| EXERCISE |
Output the lines of the records below verbatim, beginning at the line that contains "How far is [179,183]" and stopping after the line that contains "Result: 2.40".

Stored entries
—————

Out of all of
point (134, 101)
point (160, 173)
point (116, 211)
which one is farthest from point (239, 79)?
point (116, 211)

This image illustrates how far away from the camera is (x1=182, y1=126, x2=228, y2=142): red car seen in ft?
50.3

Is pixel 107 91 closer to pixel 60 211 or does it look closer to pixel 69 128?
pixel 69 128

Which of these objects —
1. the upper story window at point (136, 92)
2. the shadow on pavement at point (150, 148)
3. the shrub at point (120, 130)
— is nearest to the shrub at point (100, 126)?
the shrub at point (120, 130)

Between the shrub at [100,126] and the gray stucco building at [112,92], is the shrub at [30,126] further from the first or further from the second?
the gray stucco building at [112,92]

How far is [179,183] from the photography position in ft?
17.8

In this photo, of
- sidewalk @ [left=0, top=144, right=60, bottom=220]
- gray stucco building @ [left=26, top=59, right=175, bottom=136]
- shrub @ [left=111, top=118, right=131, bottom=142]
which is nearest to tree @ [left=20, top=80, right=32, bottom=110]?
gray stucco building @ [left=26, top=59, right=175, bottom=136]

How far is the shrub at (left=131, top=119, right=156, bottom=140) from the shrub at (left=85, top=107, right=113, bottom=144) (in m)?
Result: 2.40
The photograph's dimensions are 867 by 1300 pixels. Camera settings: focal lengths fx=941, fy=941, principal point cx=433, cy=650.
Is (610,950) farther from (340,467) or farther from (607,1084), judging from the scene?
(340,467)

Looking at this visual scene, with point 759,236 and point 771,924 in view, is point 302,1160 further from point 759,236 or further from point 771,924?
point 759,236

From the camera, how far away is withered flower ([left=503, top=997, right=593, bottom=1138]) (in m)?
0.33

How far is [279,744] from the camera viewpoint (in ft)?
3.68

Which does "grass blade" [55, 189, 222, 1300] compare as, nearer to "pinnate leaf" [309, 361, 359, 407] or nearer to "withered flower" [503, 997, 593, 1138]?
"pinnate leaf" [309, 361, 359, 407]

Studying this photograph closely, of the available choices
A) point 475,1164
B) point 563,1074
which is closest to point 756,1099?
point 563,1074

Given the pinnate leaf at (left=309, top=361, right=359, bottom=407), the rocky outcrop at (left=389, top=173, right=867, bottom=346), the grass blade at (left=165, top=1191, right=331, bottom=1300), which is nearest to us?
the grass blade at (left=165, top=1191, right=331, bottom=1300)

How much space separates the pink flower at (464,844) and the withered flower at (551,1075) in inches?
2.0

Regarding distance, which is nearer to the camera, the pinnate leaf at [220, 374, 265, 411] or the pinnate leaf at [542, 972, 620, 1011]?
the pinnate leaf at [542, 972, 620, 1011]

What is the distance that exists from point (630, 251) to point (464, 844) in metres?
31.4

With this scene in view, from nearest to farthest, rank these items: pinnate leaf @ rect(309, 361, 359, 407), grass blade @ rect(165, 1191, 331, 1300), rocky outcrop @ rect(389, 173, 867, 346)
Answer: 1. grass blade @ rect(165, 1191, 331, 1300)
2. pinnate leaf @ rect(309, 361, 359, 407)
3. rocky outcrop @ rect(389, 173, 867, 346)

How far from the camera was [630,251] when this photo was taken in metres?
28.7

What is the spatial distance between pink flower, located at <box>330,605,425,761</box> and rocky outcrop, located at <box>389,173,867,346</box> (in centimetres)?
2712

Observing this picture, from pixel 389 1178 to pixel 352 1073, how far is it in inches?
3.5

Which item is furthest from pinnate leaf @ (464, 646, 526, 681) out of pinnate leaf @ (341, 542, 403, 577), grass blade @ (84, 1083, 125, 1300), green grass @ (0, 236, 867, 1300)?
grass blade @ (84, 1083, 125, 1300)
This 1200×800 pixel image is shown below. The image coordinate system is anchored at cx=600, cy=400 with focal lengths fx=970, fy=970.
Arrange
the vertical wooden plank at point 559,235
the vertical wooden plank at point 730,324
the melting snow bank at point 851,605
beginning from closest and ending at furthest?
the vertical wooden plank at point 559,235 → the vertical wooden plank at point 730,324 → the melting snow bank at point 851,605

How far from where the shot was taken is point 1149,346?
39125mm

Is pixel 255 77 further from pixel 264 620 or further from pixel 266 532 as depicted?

—————

| FULL OUTPUT |
How far is [179,183] from the photography position in ft?
17.8

In this photo, of
- sidewalk @ [left=0, top=144, right=60, bottom=220]
- gray stucco building @ [left=26, top=59, right=175, bottom=136]
- shrub @ [left=111, top=118, right=131, bottom=142]
which is nearest to tree @ [left=20, top=80, right=32, bottom=110]?
gray stucco building @ [left=26, top=59, right=175, bottom=136]

How far is the shrub at (left=131, top=119, right=156, bottom=140) from the shrub at (left=85, top=107, right=113, bottom=144) (in m)?
Result: 2.40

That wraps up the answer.